Records provided =>
§ §
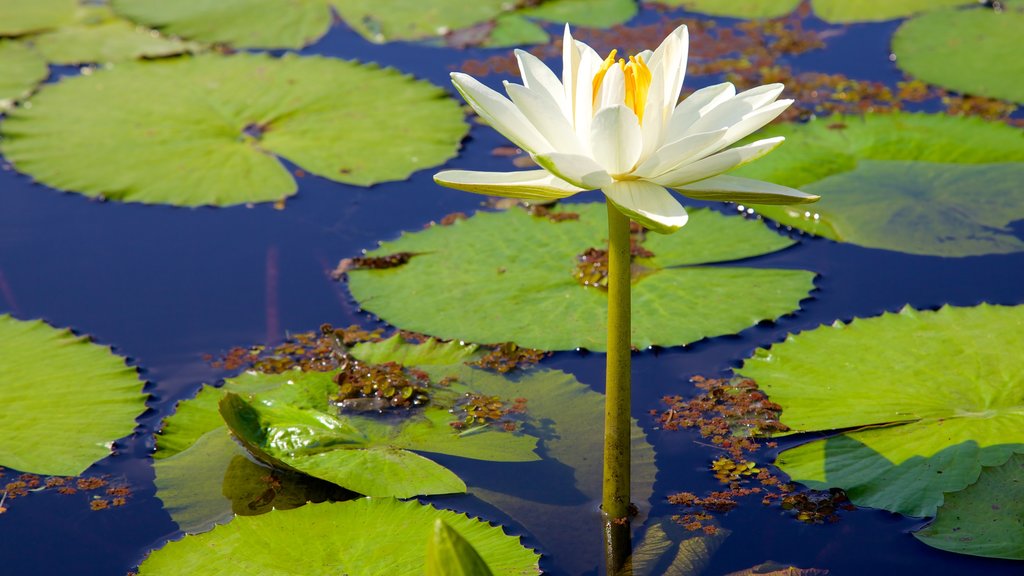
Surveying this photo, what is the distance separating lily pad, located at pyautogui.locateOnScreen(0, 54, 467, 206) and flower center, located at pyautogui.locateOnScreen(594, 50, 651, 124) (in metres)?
2.53

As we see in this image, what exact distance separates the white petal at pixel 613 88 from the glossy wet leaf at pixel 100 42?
Answer: 171 inches

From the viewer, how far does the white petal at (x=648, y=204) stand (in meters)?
2.07

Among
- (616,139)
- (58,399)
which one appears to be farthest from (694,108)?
(58,399)

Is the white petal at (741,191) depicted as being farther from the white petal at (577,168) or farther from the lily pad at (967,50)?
the lily pad at (967,50)

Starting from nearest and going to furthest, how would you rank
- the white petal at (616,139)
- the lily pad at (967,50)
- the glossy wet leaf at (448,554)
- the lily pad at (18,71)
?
the glossy wet leaf at (448,554), the white petal at (616,139), the lily pad at (967,50), the lily pad at (18,71)

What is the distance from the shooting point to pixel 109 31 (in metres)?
6.34

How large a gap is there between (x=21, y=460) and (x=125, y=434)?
0.29 meters

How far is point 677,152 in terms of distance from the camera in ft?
7.07

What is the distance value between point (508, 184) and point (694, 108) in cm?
51

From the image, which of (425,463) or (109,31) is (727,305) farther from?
(109,31)

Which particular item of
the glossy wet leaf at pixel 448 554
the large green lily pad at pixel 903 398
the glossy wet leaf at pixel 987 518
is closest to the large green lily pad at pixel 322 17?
the large green lily pad at pixel 903 398

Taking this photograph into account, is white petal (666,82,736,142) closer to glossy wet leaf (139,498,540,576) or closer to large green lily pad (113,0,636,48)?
glossy wet leaf (139,498,540,576)

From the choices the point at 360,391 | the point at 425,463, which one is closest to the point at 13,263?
the point at 360,391

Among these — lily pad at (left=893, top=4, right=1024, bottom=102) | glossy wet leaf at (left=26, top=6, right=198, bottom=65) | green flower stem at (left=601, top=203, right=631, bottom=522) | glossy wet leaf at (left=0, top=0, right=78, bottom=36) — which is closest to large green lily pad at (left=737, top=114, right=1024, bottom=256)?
lily pad at (left=893, top=4, right=1024, bottom=102)
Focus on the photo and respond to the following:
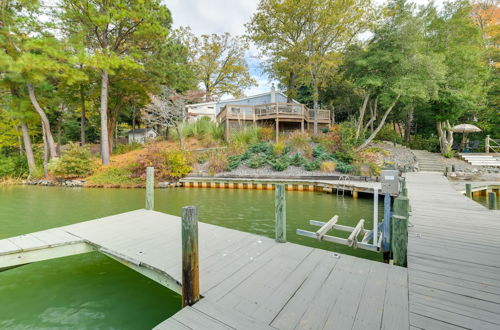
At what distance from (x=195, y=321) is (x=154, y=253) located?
1.58 m

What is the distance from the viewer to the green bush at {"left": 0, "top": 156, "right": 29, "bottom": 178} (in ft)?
47.3

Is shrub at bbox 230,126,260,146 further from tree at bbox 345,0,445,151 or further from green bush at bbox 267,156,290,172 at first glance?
tree at bbox 345,0,445,151

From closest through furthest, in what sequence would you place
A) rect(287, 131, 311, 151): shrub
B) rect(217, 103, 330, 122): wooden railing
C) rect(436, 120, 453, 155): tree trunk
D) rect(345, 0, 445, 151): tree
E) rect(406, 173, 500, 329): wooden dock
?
rect(406, 173, 500, 329): wooden dock
rect(345, 0, 445, 151): tree
rect(287, 131, 311, 151): shrub
rect(436, 120, 453, 155): tree trunk
rect(217, 103, 330, 122): wooden railing

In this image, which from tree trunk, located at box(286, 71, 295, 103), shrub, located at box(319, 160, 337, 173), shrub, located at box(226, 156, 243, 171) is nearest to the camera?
shrub, located at box(319, 160, 337, 173)

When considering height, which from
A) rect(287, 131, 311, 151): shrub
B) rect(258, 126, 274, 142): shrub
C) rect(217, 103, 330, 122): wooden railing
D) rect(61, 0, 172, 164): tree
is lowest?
rect(287, 131, 311, 151): shrub

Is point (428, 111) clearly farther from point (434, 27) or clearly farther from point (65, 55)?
point (65, 55)

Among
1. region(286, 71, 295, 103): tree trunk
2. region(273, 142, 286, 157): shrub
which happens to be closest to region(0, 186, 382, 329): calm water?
region(273, 142, 286, 157): shrub

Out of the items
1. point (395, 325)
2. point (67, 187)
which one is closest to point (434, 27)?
point (395, 325)

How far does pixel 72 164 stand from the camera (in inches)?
511

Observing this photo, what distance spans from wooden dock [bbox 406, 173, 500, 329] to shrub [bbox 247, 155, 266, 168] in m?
8.65

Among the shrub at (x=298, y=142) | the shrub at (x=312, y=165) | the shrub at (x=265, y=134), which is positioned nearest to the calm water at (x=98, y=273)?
the shrub at (x=312, y=165)

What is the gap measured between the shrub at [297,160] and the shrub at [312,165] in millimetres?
317

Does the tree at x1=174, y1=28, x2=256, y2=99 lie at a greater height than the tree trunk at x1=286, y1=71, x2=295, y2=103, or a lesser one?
greater

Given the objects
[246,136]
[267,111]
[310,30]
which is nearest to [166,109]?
[246,136]
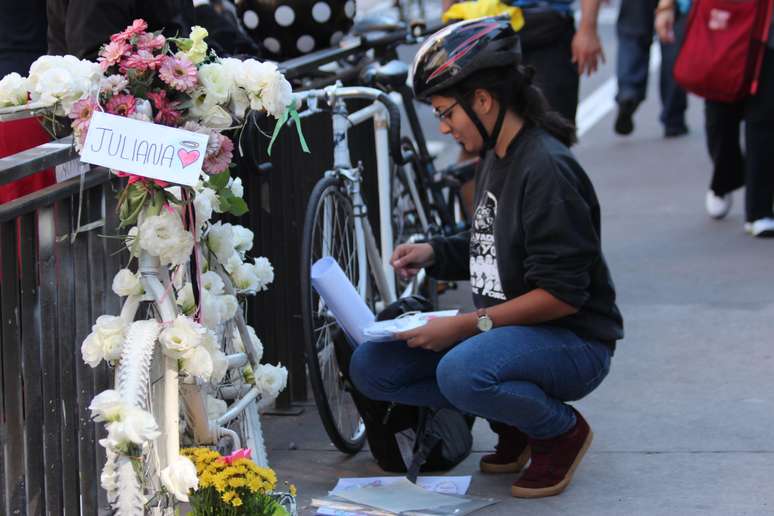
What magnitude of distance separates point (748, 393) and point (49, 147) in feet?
9.60

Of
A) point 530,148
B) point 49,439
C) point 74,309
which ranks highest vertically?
point 530,148

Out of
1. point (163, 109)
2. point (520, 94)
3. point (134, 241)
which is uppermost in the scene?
point (163, 109)

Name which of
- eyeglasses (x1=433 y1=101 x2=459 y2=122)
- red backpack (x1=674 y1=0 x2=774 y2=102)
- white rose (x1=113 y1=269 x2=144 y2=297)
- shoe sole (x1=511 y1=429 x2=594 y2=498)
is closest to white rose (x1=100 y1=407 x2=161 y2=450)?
white rose (x1=113 y1=269 x2=144 y2=297)

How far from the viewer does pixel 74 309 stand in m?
3.56

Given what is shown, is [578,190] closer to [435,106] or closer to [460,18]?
[435,106]

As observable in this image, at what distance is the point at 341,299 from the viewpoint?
14.7ft

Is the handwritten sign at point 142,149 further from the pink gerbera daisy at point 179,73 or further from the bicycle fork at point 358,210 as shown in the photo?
the bicycle fork at point 358,210

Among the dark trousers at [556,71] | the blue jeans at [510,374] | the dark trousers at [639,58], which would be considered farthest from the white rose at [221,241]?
the dark trousers at [639,58]

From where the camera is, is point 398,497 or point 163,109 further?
point 398,497

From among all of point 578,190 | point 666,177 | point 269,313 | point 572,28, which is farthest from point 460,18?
point 666,177

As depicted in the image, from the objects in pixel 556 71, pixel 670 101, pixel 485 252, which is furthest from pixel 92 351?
pixel 670 101

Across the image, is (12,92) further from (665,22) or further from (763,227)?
(665,22)

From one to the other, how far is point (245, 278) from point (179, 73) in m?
0.83

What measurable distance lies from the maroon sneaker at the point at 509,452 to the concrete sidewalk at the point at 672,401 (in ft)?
0.21
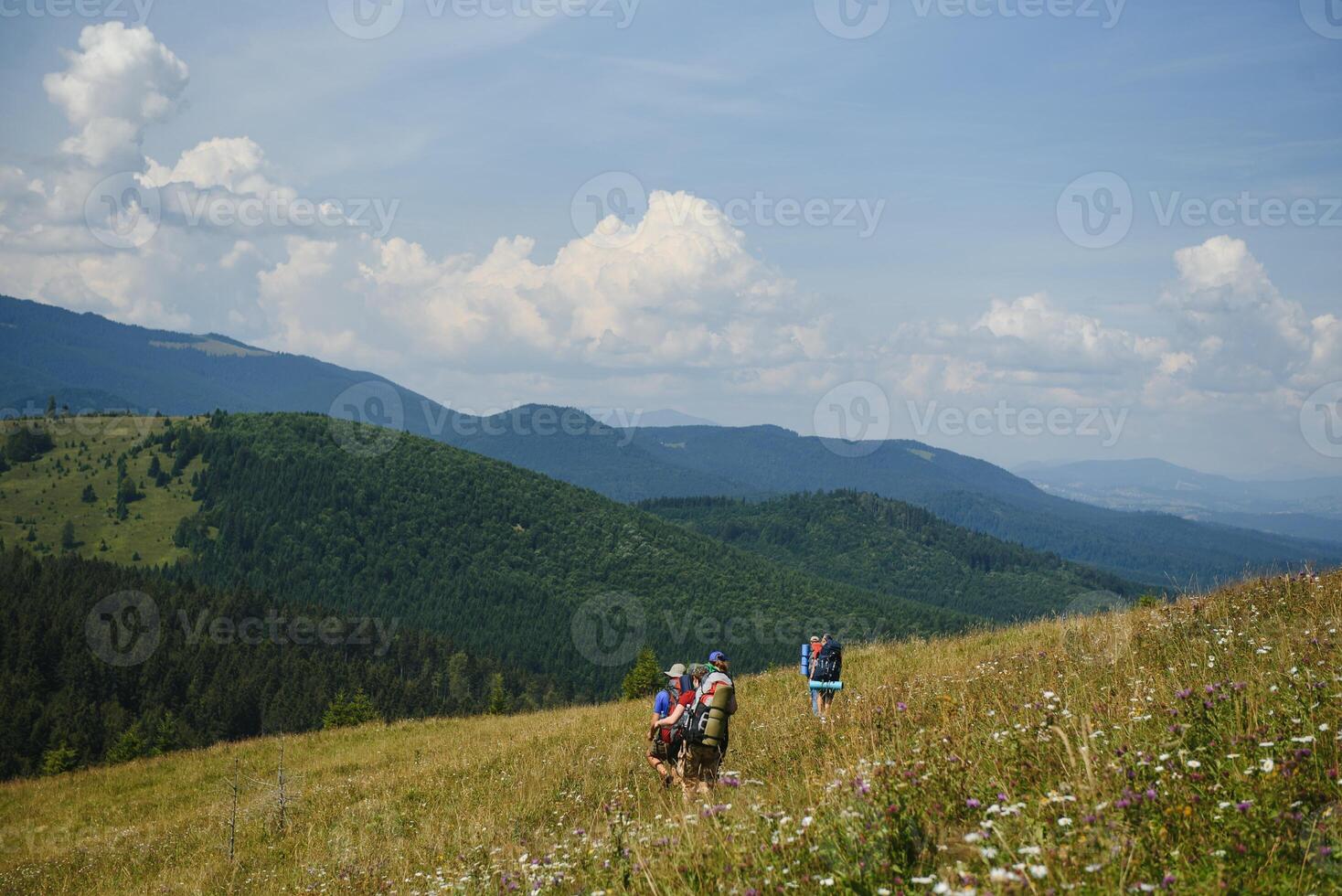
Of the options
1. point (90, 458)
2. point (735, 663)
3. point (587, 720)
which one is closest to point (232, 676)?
point (735, 663)

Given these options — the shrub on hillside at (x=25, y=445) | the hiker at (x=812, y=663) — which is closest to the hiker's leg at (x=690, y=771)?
the hiker at (x=812, y=663)

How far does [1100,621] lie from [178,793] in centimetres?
1963

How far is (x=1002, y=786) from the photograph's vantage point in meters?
4.88

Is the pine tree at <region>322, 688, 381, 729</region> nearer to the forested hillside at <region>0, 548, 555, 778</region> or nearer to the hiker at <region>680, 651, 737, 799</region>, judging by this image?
the forested hillside at <region>0, 548, 555, 778</region>

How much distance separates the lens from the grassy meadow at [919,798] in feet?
12.6

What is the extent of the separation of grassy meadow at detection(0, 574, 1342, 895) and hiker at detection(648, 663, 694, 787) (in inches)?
12.5

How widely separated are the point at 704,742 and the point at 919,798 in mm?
3692

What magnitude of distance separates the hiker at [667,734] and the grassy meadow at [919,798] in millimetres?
318

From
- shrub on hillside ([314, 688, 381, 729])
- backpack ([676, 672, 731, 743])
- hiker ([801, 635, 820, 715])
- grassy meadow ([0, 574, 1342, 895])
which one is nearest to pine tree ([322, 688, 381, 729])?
shrub on hillside ([314, 688, 381, 729])

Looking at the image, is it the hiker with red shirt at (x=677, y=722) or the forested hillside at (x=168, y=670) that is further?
the forested hillside at (x=168, y=670)

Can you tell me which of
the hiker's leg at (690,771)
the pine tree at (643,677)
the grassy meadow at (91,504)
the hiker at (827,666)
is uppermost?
the hiker at (827,666)

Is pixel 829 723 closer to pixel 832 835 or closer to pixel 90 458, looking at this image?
pixel 832 835

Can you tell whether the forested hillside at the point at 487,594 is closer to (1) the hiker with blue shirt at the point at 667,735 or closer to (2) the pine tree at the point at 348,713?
(2) the pine tree at the point at 348,713

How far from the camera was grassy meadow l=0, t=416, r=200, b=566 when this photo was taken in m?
160
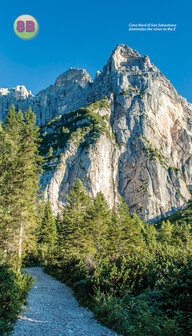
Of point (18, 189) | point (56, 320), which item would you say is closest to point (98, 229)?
point (18, 189)

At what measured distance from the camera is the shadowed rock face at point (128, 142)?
86625 millimetres

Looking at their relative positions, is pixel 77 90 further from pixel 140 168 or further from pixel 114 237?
pixel 114 237

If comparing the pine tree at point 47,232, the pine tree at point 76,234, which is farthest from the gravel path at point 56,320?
the pine tree at point 47,232

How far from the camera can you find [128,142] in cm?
10600

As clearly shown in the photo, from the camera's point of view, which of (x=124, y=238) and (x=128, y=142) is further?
(x=128, y=142)

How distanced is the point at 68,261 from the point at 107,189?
70.2 m

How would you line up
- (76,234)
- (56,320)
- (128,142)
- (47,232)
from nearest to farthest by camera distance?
(56,320) → (76,234) → (47,232) → (128,142)

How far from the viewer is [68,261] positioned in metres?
20.1

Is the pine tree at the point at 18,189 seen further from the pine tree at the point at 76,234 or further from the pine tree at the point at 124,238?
the pine tree at the point at 124,238

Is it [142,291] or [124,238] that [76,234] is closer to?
[124,238]

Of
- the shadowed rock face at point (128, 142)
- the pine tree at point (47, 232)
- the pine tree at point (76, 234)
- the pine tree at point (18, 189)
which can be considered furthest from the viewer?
the shadowed rock face at point (128, 142)

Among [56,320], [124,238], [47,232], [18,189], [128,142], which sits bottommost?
[56,320]

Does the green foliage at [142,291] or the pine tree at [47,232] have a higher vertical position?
the pine tree at [47,232]

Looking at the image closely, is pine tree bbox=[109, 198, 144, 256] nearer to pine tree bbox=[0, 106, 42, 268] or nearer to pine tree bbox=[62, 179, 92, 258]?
§ §
Objective =>
From the line that contains "How distanced is" down to the last line of the listing above, repeat each line exactly, and include nothing else.

Full response =>
How distanced is the point at 68,261 from the point at 107,189?
70.2 m

How would you line up
- (76,234)
- (56,320)
- (128,142)
- (47,232)
from nearest to farthest by camera distance?
(56,320) → (76,234) → (47,232) → (128,142)

How far from the viewer is [68,261] positioned in metres?
20.1

Is the pine tree at the point at 18,189 seen further from the pine tree at the point at 76,234 or further from the pine tree at the point at 124,238?
the pine tree at the point at 124,238

Is it [142,291] or [124,238] that [76,234] is closer to?
[124,238]

Of
- the shadowed rock face at point (128, 142)
- the pine tree at point (47, 232)
- the pine tree at point (76, 234)
- the pine tree at point (18, 189)
which can be considered furthest from the viewer?
the shadowed rock face at point (128, 142)

Among [56,320], [124,238], [47,232], [18,189], [128,142], which sits bottommost?
[56,320]

Does the green foliage at [142,291] or the pine tree at [47,232] have a higher vertical position?
the pine tree at [47,232]

Looking at the image closely, is pine tree bbox=[109, 198, 144, 256] nearer to pine tree bbox=[0, 106, 42, 268] or nearer to pine tree bbox=[62, 179, 92, 258]?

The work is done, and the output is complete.